The most important points regarding this ESMA discussion paper deal with the questions of the pre-notification to the national authority and subsequent reporting of intragroup transaction to the trade repositories (Questions 21 & 22).
We believe that the current Level-1 text makes abundantly clear that in order to use the intragroup exemption, exempted groups only have to notify the competent authority once before entering into subsequent OTC derivative contracts. A notification on a trade-by-trade basis was not intended by the prevailing legislation, as the competent authority may object within 30 calendar days to this exemption. If the regulator were to decide on each single intragroup transaction to be exempted, this would create unprecedented workload from the side of the regulator and would effectively prohibit the use of this intragroup exemption due to the legal uncertainty during the regulator’s veto period.
Once the use of this exemption has been notified to the competent authority, intragroup transactions are treated in the same way as centrally-cleared OTC derivative transactions (IGTs) from a reporting viewpoint. We must strongly underline that IGTs shall not be treated differently to centrally-cleared derivative transactions, as exactly the same information will be transmitted to trade repositories (TRs). We therefore believe that no additional disclosure requirements are obligatory for these types of transactions, as is intended in the Level-1 legislation. For further arguments, please see our answers to Question 21 and Question 22 below.
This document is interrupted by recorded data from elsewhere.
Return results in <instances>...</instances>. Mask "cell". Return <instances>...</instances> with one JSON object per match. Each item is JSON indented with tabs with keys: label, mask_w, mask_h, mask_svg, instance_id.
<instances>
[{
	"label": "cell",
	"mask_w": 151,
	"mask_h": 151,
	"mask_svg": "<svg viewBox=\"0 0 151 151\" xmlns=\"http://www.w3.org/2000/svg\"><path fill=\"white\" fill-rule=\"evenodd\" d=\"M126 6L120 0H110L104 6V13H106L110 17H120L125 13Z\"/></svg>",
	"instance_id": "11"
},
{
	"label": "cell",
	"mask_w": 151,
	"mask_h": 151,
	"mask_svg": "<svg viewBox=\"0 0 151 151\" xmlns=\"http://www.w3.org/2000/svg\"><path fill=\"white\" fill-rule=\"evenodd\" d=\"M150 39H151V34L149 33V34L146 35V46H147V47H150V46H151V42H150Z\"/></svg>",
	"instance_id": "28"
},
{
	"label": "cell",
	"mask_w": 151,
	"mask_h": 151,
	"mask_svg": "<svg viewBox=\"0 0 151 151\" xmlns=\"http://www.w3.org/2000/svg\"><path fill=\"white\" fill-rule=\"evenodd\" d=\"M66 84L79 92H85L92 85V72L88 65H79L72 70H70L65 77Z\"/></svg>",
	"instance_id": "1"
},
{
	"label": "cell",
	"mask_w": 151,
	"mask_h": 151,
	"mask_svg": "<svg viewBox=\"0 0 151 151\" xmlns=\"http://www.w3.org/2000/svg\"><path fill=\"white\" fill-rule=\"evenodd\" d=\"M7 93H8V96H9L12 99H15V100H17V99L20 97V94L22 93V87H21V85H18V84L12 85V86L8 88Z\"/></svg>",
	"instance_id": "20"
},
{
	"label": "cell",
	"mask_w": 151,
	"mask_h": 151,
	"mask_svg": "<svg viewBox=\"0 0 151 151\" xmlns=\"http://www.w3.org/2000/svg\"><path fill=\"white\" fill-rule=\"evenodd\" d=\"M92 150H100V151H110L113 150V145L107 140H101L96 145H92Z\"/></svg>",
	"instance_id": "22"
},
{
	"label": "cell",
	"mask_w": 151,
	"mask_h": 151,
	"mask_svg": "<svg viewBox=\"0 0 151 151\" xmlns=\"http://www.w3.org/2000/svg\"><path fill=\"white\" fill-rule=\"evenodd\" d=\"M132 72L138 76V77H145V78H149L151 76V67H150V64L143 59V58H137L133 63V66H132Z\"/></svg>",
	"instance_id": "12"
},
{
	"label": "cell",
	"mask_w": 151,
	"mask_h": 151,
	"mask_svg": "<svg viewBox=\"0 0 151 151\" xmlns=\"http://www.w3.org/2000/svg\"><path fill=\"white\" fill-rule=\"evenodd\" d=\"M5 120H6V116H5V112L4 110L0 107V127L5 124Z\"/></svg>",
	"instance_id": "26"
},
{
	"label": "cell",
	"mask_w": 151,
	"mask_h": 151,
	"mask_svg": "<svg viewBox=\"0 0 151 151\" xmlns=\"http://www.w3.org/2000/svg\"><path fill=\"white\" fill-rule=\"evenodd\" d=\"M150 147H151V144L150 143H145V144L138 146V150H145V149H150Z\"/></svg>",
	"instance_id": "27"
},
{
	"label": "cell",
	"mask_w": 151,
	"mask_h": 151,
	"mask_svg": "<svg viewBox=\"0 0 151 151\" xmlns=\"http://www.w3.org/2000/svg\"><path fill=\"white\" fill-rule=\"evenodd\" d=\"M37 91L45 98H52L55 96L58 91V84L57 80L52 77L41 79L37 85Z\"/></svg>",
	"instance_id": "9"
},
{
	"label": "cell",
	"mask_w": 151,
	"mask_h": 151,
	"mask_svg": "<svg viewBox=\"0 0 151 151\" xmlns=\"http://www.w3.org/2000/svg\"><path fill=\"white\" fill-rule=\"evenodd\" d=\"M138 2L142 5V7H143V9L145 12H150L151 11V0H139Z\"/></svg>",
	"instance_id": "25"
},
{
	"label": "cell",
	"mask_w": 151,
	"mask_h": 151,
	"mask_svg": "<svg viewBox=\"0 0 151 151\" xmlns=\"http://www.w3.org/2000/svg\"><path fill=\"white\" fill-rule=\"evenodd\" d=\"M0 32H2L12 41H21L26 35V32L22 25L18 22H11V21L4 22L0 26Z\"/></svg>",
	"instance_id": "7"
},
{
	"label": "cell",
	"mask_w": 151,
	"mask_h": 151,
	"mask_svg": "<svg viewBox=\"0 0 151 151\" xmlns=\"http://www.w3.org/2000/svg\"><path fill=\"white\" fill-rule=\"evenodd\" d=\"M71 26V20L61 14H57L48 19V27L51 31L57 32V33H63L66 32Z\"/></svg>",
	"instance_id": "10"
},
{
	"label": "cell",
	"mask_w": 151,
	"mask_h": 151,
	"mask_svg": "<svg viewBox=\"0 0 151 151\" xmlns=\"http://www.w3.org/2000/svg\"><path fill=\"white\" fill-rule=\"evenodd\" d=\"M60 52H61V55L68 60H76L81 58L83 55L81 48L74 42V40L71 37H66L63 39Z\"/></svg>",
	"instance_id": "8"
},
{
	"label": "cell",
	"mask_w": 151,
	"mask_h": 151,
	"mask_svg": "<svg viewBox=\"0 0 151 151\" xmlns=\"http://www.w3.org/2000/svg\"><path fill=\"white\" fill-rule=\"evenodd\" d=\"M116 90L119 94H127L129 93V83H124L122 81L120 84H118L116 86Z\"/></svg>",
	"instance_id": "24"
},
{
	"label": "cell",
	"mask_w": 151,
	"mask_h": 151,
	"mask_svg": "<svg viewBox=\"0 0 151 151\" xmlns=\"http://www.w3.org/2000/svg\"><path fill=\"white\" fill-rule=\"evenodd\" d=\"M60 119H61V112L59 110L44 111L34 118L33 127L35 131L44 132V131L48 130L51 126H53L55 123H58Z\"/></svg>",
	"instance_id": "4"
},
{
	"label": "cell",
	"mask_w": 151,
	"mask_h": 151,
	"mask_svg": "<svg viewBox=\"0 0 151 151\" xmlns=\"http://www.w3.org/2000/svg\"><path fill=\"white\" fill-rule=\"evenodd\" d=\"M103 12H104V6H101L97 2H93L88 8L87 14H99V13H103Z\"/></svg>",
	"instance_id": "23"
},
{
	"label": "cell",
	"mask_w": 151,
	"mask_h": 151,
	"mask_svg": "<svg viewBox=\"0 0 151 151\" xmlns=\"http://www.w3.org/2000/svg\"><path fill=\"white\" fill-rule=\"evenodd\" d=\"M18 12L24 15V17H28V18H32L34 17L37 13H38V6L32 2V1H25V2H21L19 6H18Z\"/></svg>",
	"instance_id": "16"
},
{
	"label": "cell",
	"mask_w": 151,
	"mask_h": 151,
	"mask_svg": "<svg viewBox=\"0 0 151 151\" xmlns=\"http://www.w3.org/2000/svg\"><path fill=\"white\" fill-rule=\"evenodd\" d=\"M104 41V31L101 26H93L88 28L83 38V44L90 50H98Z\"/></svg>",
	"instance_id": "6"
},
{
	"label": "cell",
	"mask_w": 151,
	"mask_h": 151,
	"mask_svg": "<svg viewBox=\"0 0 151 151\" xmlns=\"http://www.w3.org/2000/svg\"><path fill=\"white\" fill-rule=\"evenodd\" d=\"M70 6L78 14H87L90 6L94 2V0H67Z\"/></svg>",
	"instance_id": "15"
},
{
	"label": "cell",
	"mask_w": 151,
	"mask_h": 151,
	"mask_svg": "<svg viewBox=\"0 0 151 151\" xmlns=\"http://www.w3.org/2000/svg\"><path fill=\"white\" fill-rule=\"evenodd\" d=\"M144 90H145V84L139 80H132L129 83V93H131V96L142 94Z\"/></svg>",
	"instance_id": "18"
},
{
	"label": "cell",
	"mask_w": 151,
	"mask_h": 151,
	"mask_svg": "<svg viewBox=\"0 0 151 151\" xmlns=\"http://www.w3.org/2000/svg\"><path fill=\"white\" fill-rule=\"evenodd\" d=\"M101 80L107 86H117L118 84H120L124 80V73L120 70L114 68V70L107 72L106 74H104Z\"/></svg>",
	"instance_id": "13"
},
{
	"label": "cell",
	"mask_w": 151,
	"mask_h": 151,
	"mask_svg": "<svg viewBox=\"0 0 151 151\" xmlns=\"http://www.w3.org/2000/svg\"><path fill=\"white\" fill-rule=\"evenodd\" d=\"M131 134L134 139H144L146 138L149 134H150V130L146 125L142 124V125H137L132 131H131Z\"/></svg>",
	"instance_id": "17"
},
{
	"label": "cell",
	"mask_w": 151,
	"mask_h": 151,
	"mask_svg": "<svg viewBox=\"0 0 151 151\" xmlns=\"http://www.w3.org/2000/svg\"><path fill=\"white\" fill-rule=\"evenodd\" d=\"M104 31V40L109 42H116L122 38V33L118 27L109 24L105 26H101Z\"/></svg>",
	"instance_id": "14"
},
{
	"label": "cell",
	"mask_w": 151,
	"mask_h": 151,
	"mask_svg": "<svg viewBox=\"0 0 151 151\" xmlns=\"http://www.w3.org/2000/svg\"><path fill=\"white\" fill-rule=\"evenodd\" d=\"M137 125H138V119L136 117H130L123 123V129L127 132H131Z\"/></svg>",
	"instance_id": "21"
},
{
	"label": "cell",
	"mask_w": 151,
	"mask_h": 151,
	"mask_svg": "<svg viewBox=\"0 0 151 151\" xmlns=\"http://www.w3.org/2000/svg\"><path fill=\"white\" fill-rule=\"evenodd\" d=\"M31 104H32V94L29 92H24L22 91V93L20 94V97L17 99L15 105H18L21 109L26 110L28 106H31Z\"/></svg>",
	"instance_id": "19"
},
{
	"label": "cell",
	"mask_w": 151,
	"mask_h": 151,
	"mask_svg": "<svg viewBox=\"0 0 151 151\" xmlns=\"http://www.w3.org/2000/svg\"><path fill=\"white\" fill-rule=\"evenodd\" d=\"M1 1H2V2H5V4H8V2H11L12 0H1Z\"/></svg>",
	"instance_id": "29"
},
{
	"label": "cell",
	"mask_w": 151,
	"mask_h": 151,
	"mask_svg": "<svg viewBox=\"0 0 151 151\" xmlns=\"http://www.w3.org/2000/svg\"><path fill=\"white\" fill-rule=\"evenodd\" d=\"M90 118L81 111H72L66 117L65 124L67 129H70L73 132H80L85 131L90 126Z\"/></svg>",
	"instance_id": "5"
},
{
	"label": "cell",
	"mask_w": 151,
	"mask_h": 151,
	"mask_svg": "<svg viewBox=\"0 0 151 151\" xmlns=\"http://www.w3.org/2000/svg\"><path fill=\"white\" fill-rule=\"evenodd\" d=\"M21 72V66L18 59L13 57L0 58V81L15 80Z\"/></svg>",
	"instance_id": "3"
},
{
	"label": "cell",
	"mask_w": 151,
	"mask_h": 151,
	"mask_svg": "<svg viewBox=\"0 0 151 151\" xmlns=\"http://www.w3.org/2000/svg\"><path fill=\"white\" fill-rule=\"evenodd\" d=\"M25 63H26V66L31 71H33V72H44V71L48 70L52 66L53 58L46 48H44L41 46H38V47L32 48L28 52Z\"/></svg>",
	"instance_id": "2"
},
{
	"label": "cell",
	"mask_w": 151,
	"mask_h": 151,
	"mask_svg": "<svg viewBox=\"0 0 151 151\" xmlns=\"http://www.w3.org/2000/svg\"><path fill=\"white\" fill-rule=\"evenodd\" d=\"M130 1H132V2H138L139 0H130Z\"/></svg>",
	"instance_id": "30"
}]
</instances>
Even though EMIR calls for fair and open access to the CCPs, becoming a direct clearing member will – in practise – require very high capital requirements that will certainly limit direct clearing members to big financial institutions. Smaller financial counterparties (such as small to medium sized co-operative banks) will most likely only enter into indirect clearing arrangements with a clearing member. Here we would like to underline that these are necessary for our smaller institutions to implement the necessary clearing and should therefore not be burdened with too much “red-tape” which would create unnecessarily higher costs and create an unlevel playing field between bigger and smaller institutions. This cost issue especially rings true when looking at the questions whether all indirect contractual clearing arrangements require individual account segregation. Costs for the end user and the size of the end user and its positions are important considerations for eventually providing individual segregation to end users.